_EXERCISE BRIEF_: Scan the entries below for the word "granularity", then copy each line that holds it.

---------- EXERCISE INPUTS

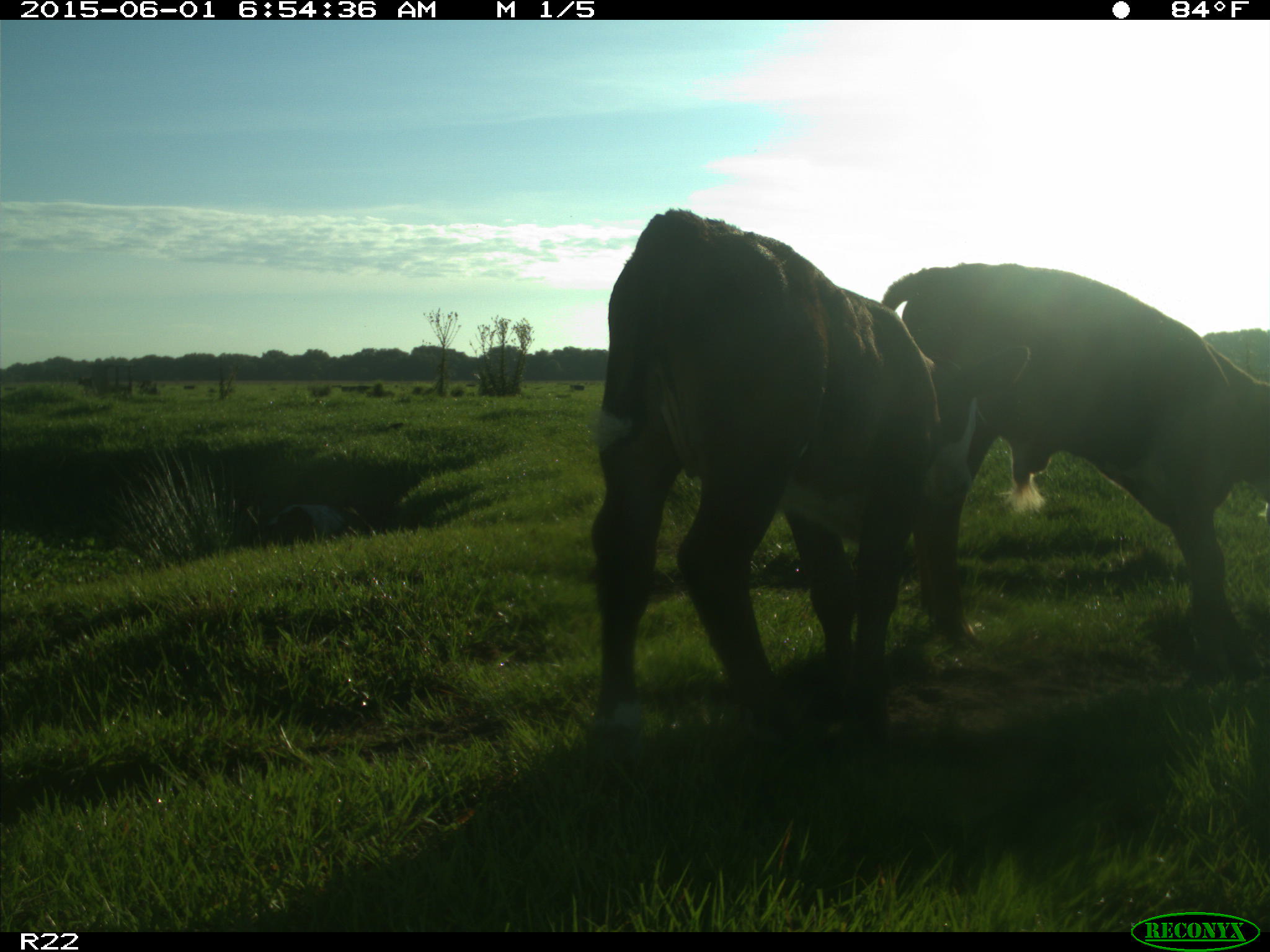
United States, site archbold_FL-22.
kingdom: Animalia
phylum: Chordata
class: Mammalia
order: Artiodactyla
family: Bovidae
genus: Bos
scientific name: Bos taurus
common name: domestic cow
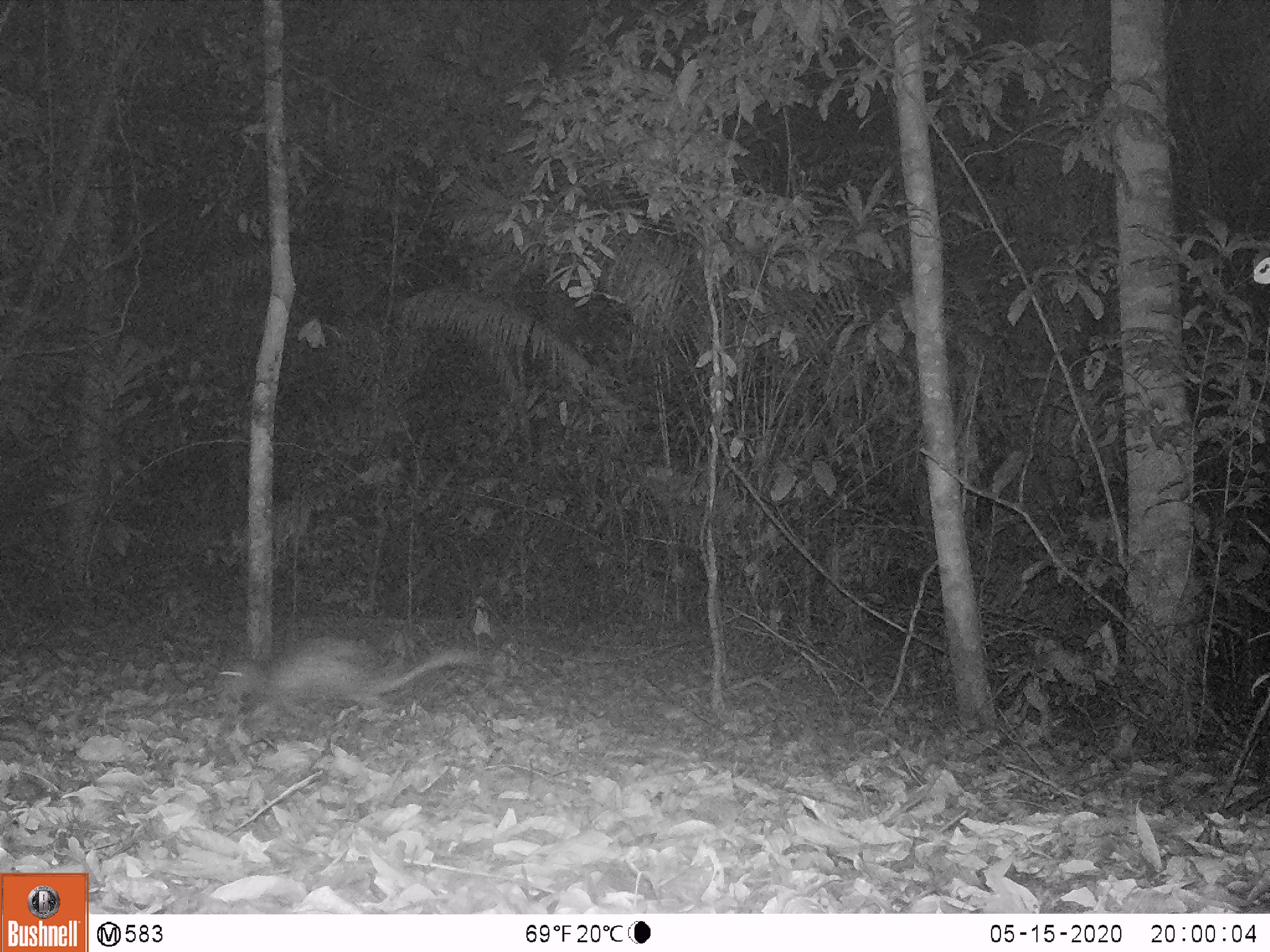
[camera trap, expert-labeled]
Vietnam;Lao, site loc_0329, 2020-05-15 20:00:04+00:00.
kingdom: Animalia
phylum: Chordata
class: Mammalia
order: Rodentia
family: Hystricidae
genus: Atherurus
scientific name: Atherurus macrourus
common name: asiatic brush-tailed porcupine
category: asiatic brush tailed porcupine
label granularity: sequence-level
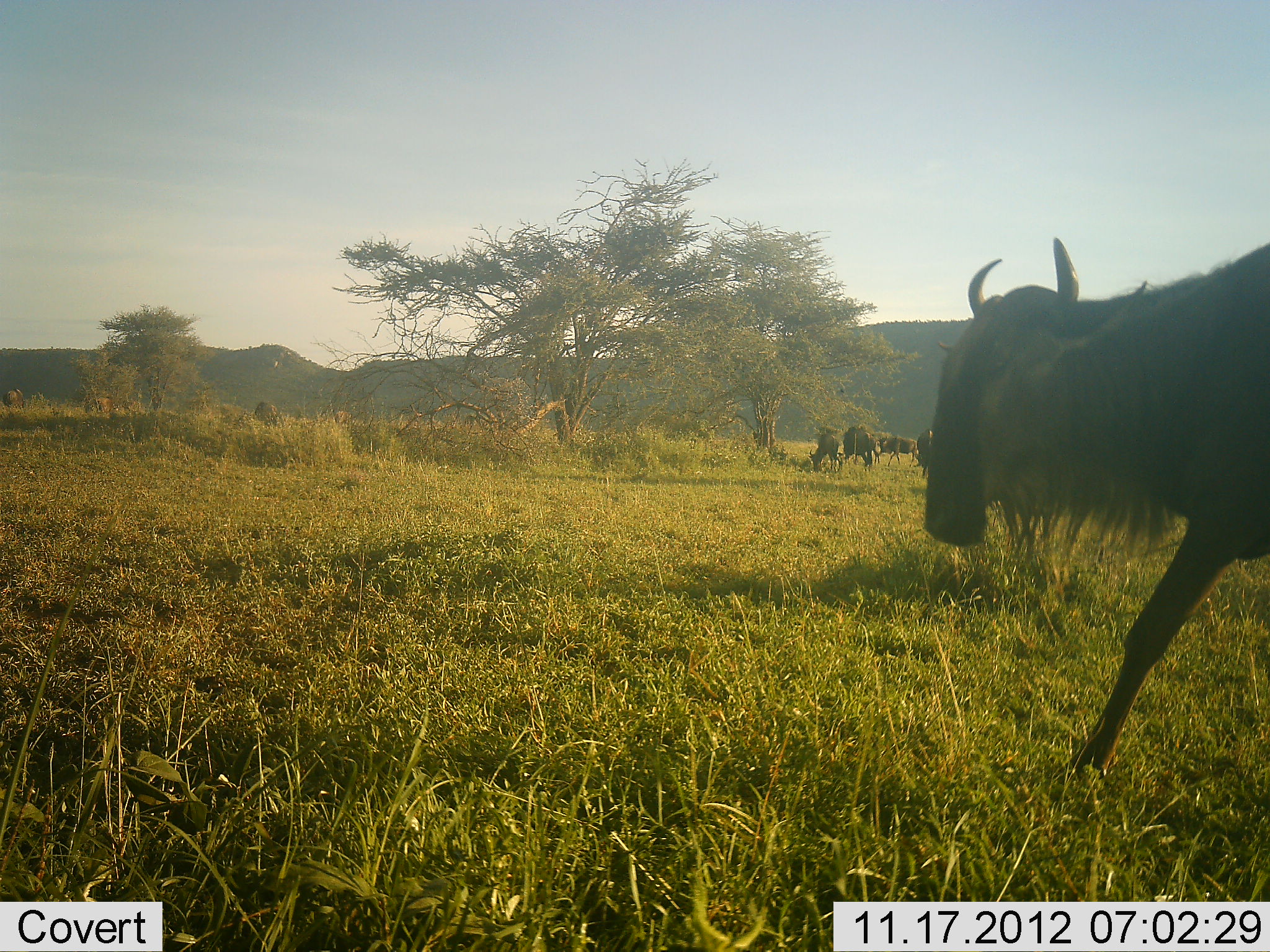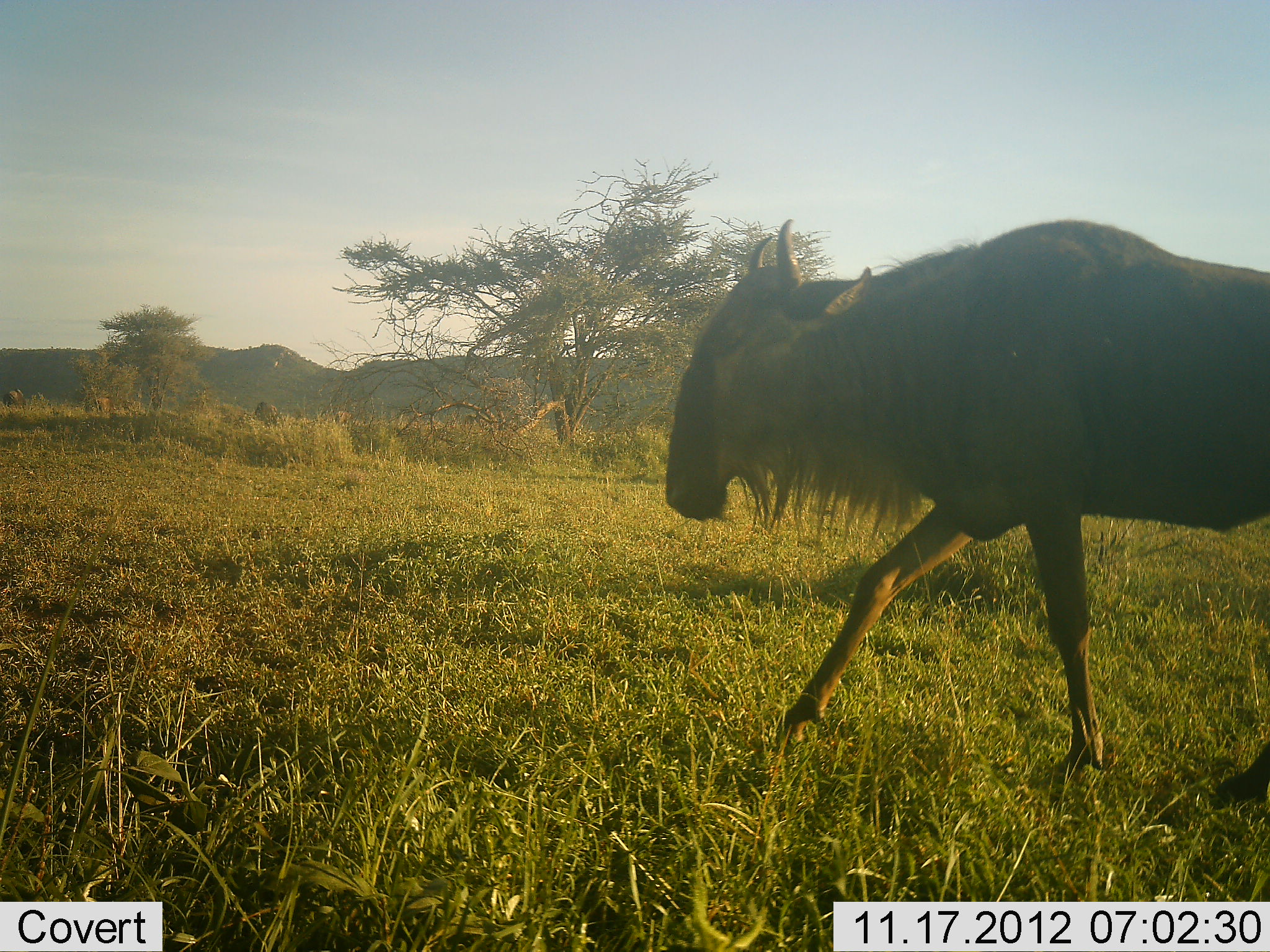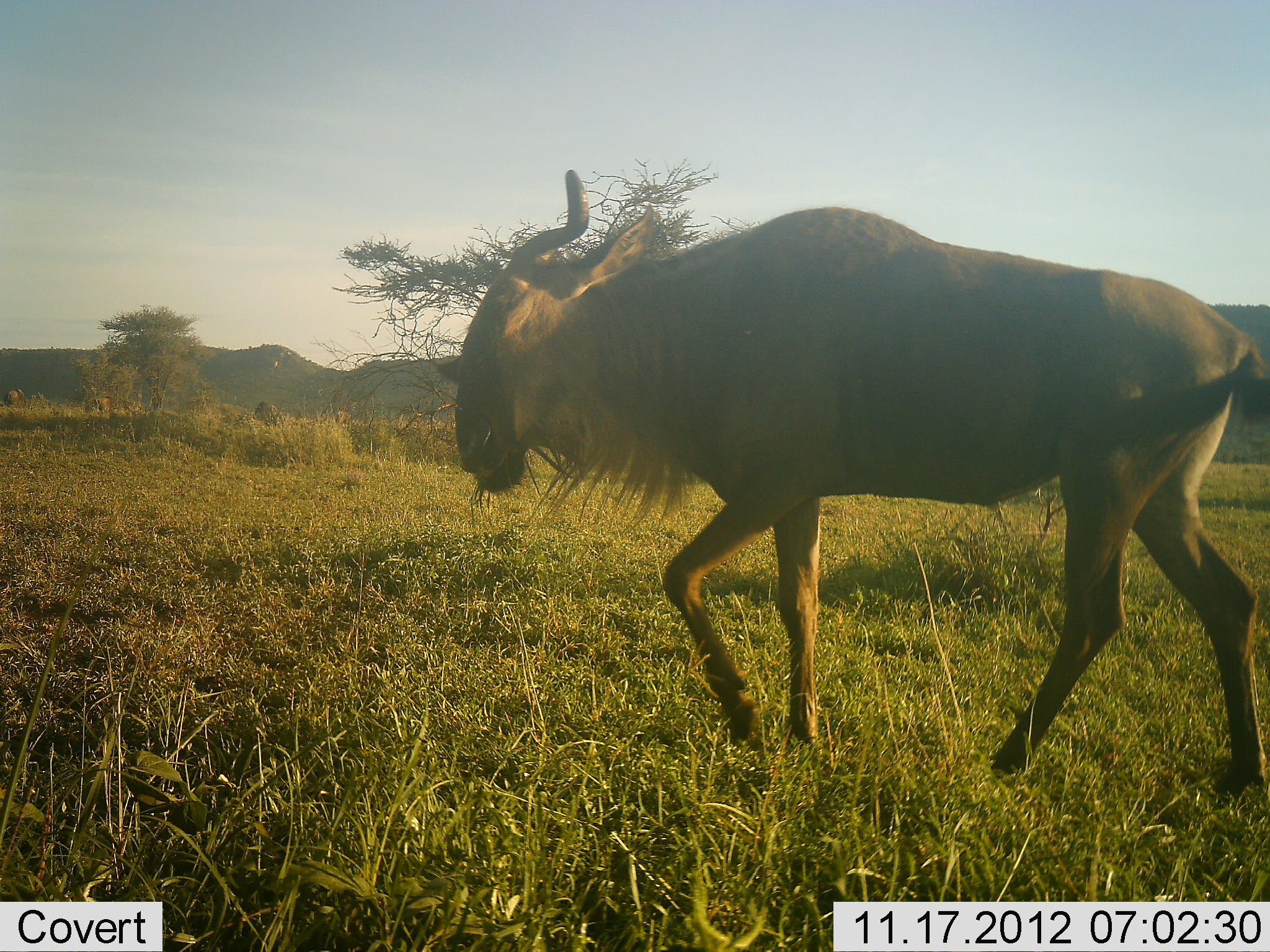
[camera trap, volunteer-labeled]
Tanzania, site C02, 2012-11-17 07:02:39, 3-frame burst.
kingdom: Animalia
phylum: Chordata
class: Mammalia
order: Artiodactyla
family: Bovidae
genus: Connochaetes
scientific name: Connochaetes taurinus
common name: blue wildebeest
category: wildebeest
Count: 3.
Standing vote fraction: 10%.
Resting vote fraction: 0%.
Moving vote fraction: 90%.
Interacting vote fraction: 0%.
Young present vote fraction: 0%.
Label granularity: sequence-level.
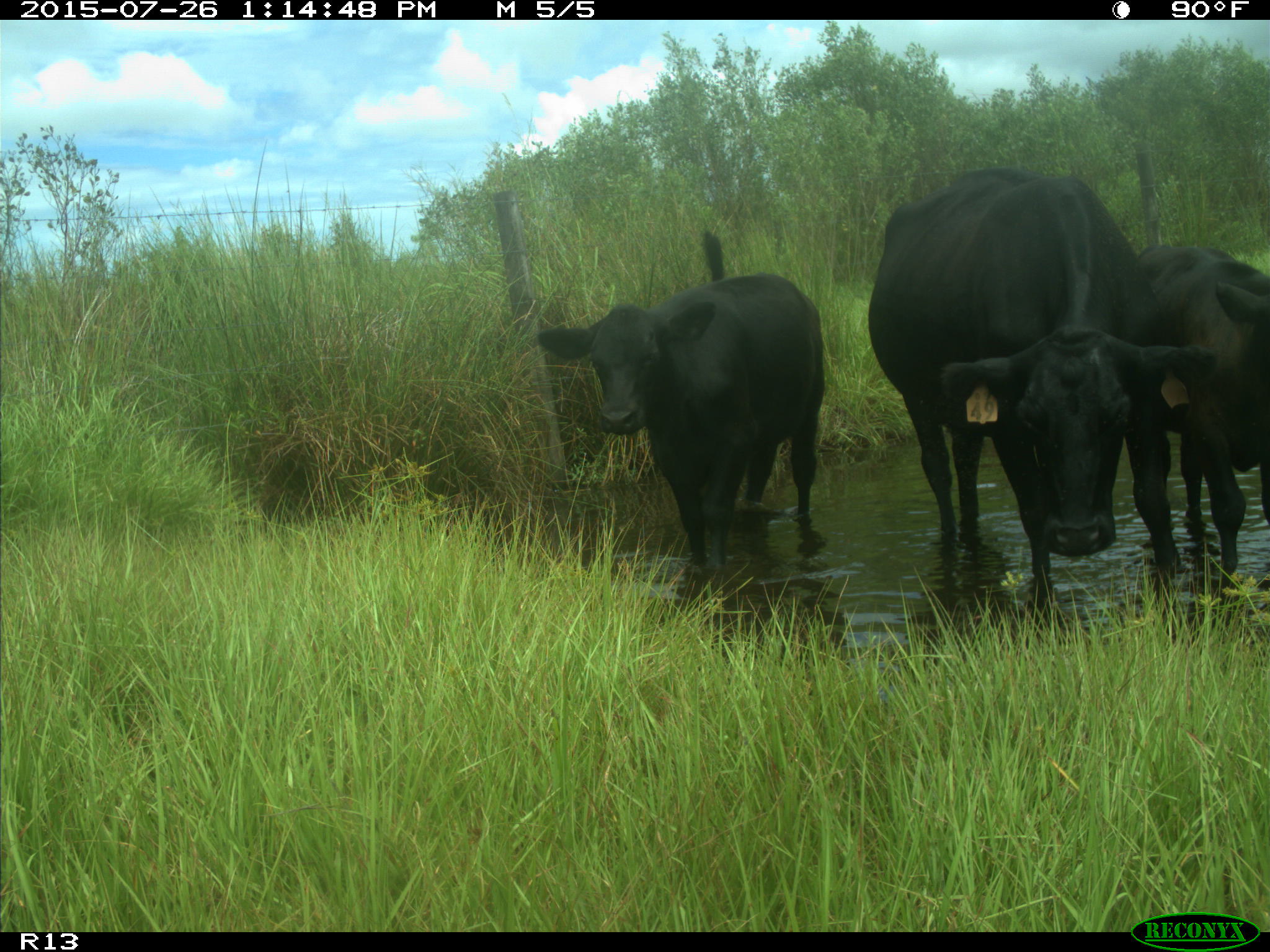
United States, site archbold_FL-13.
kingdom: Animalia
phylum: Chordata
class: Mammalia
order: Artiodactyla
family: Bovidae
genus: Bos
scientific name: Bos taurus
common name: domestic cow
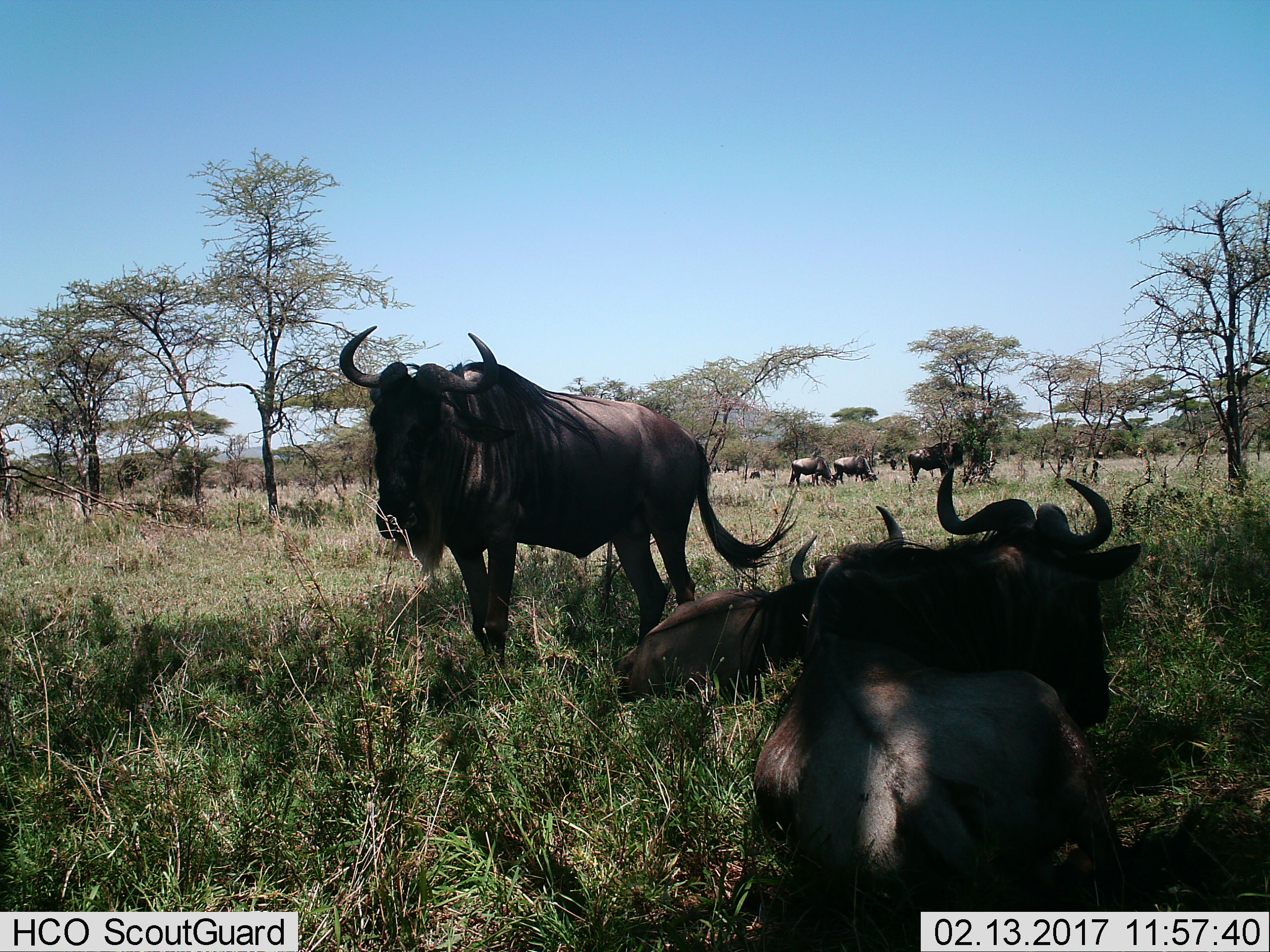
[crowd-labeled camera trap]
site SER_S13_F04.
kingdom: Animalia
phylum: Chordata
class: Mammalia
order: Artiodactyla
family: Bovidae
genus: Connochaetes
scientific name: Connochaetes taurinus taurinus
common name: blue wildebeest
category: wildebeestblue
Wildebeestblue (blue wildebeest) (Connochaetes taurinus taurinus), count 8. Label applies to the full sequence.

--------------------

_ANSWER SPACE_:
label granularity: sequence-level
Label granularity: sequence-level.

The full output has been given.